◆ **本文**
*****
千葉一夫は、沖縄返還で外交交渉の最前線にいた、実在の人物。戦時中、海軍の通信士官だった千葉は、沖縄を圧倒的な武力で攻撃する米軍の無線を、ただ傍受することしかできなかった。戦後、外交官となった千葉は、妻の恵子に「いつか、沖縄を取り戻す」と誓う。
返還交渉が始まった1960年代。本土から切り離され、アメリカの統治下にあった沖縄は、米軍がベトナム戦争へ出撃する拠点となり、核兵器まで配備されていた。沖縄から、核兵器を撤去させ、ベトナム戦争の出撃拠点としないよう、アメリカと激しい外交交渉を重ねた千葉。さらに何度も沖縄に足を運んでは、人々の苦悩に真摯に耳を傾けた。千葉が貫いたもの。それは、日本のこと、沖縄のことは、自分たちで決められるようにするという、強い信念だった。その奥底にあった、想像を絶する体験とは。そして、挫折しかけた千葉を支えた、夫婦の愛と絆の物語とは…。

【作】西岡琢也
【原案】宮川徹志『僕は沖縄を取り戻したい 異色の外交官・千葉一夫』
【音楽】大友良英
【語り】仲代達矢
【出演】井浦新   戸田菜穂   尾美としのり   中島歩/佐野史郎   大杉漣   石橋蓮司/ほかの皆さん
【制作統括】西脇順一郎(大型企画開発センター)
【演出】柳川強(ドラマ番組部)
*****
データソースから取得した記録
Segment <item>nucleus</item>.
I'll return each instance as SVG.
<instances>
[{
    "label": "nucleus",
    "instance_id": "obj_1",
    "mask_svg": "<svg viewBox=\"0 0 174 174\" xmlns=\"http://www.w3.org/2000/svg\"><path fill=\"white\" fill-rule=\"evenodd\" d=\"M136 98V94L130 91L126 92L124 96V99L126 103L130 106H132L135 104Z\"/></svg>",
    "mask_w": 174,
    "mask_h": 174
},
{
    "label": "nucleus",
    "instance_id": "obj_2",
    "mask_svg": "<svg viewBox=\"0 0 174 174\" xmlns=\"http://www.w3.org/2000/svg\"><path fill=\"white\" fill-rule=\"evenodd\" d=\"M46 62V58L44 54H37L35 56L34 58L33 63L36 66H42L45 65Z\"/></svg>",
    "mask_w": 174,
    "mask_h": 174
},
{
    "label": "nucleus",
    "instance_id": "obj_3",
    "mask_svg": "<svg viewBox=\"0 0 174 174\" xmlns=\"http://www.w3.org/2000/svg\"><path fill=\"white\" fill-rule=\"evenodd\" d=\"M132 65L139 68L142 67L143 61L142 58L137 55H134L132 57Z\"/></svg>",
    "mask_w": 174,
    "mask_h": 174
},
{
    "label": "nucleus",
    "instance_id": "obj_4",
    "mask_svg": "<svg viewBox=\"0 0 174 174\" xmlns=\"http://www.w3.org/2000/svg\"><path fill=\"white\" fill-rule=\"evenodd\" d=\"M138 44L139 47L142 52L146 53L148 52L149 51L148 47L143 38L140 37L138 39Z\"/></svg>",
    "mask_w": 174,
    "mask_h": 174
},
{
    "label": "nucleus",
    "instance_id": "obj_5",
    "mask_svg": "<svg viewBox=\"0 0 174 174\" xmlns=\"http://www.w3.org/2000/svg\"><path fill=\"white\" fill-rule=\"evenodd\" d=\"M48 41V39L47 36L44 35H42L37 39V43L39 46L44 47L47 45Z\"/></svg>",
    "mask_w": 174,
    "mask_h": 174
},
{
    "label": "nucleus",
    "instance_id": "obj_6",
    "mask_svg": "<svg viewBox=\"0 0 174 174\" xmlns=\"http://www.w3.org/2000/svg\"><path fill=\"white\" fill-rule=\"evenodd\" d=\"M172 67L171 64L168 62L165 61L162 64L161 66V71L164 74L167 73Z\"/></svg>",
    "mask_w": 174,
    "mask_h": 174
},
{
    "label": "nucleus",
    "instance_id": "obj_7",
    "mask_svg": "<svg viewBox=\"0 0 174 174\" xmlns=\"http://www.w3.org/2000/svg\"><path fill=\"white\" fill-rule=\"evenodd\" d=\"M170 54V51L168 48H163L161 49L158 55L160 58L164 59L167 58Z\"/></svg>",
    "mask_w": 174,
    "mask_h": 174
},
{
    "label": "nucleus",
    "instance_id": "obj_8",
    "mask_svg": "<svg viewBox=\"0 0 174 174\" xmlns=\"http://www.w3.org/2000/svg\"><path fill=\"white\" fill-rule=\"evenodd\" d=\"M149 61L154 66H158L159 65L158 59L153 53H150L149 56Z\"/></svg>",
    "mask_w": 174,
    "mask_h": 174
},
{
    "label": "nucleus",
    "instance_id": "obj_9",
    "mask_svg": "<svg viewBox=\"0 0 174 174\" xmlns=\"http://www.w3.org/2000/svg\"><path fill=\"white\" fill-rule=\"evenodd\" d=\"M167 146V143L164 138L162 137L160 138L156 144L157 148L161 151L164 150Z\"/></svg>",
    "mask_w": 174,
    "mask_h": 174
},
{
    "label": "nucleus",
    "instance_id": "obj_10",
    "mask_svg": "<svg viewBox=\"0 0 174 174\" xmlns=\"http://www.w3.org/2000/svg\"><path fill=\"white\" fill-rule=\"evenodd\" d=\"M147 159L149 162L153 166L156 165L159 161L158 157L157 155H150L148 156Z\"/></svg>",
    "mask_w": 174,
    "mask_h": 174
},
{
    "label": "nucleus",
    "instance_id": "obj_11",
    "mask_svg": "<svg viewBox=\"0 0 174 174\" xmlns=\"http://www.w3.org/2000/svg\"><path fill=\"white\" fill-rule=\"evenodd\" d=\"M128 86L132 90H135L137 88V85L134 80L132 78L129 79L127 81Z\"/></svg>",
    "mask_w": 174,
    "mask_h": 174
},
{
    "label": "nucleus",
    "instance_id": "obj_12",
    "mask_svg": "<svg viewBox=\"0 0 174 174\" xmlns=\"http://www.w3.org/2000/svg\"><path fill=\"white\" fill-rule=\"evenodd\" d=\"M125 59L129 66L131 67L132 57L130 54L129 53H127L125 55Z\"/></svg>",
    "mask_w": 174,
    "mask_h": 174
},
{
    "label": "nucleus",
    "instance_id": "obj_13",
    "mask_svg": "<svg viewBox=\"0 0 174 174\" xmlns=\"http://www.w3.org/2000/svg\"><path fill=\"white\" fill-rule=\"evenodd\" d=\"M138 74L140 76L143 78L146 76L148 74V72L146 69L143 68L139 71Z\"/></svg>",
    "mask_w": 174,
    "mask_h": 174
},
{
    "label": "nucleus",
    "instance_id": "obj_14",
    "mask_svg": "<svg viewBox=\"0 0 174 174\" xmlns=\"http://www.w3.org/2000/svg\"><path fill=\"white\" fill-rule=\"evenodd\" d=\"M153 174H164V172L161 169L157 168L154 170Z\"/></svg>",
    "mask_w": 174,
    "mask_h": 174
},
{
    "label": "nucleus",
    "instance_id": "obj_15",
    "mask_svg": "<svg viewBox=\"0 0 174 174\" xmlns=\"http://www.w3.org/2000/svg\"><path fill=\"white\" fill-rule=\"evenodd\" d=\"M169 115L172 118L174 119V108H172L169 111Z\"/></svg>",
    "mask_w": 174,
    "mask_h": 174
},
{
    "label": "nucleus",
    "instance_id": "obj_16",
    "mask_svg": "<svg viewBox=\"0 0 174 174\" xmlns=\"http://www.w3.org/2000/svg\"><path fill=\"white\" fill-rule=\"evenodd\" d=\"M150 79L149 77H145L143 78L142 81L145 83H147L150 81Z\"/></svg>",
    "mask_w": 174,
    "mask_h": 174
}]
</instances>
*****
本文を読んで、次の問いに答えなさい。
1. 戦時中、千葉は海軍で何をしていましたか。
2. 沖縄の返還交渉が始まったのは何年代ですか。
3. 【語り】を担当したのは誰ですか。

◆ **解答**
1. 通信士官
2. 1960年代
3. 仲代達矢